The event featured the world’s most advanced pediatric and newborn patient simulators, Pediatric HAL® (LINK) and Super Tory® (LINK) from Gaumard Scientific (LINK), recognized for their innovation in simulation.
Pediatric HAL® is designed with high fidelity functionality to help medical educators teach the specialized skills needed to effectively communicate, diagnose, and treat young patients, using real diagnostic and therapeutic equipment in a variety of clinical areas.
The vital signs, audio/video and learner performance data was captured by SIMULATIONiQ, from Education Management Solutions. SIMULATIONiQ is the industry leading simulation management platform, providing seamless, end-to-end simulation curriculum and learner performance management.
“Students will have the opportunity to learn in a safe environment that combines technology and human simulated-experiences of real-world situations before seeing actual patients in clinical settings”, said Dr. Graneto.
Osteopathic manipulative medicine was also demonstrated. It’s a non-invasive, hands-on treatment designed to promote health and wellness, optimize recovery from musculoskeletal trauma, disease and post-surgical conditions, and help prevent illness.
Attendees also participated in interactive demonstrations of the Butterfly™ hand-held ultrasound that connects to a smart phone, providing in-the-moment patient assessment at the patient’s bedside. Students will have the opportunity to use hand-held ultrasound devices during their medical education program for clinical care of patients.
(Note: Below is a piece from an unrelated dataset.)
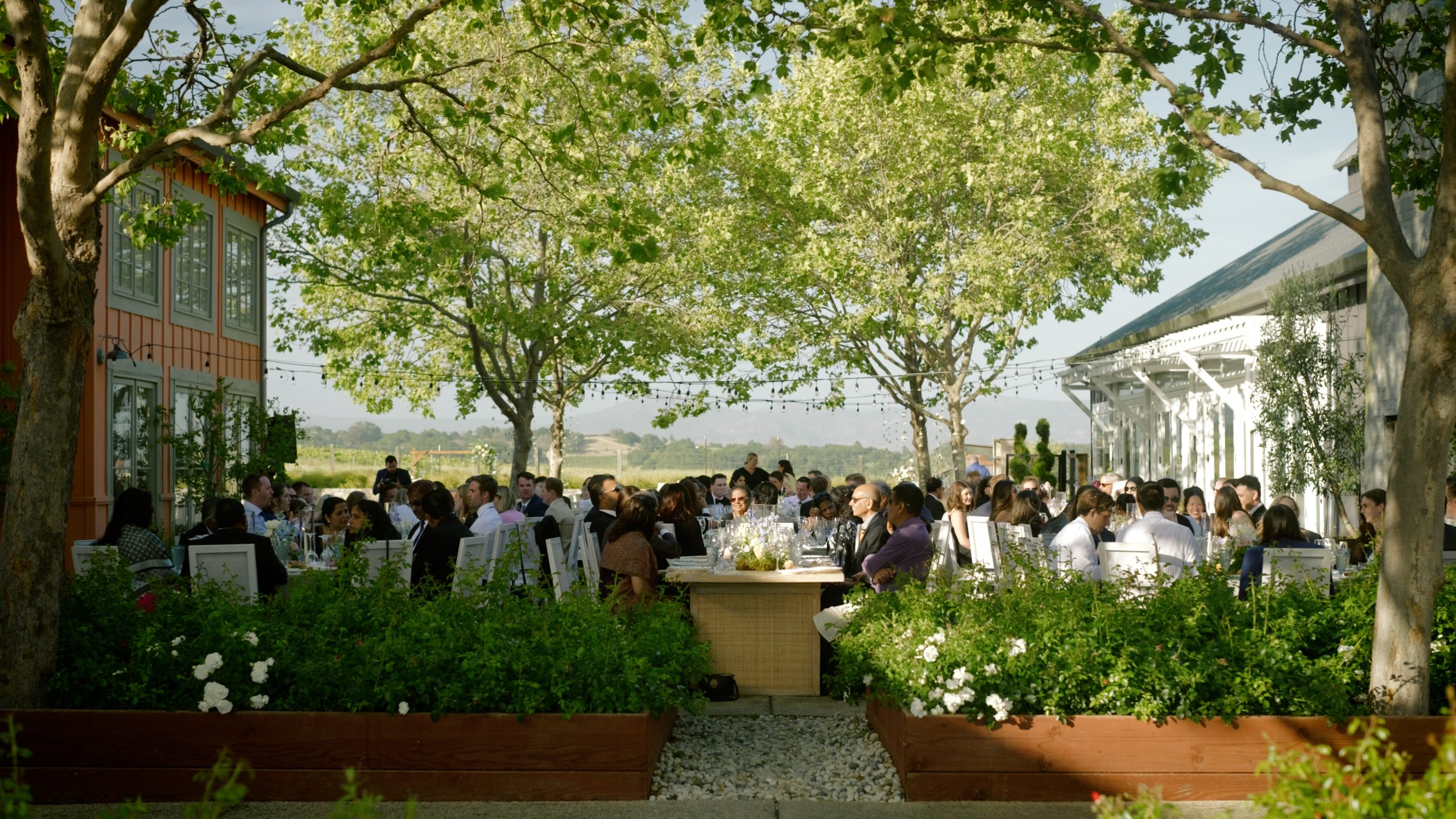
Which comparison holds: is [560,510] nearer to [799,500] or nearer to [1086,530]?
[799,500]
The University also announced plans to further collaborate with Valley high schools and colleges to develop clear pathways for students to reach their pre-medical goals. These new programs would be in addition to their pathway programs for their Doctor of Pharmacy program.
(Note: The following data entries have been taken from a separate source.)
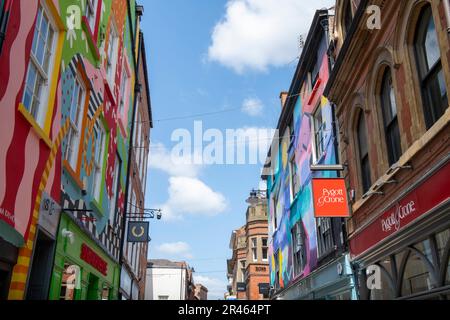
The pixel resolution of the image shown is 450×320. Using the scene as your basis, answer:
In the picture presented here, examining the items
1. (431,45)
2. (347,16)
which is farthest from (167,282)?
(431,45)

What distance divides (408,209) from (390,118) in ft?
7.88

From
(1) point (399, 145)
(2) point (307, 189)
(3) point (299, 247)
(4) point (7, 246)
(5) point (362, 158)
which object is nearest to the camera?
(4) point (7, 246)

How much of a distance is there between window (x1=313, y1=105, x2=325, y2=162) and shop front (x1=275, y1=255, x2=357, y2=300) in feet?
13.6

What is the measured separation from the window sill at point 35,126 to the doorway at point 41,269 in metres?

Dr. Graneto also emphasized the importance of partnerships with hospitals and clinics throughout Central California that offer residencies enabling graduates to remain local and provide patient care to Valley residents.
This event followed the announcement last December that the CHSU College of Osteopathic Medicine has approval to recruit their first class of 75 students, growing to 150 students per class within two years. Applications for the CHSU medical school will be available beginning May 3, 2019 for the fall 2020 entrance year.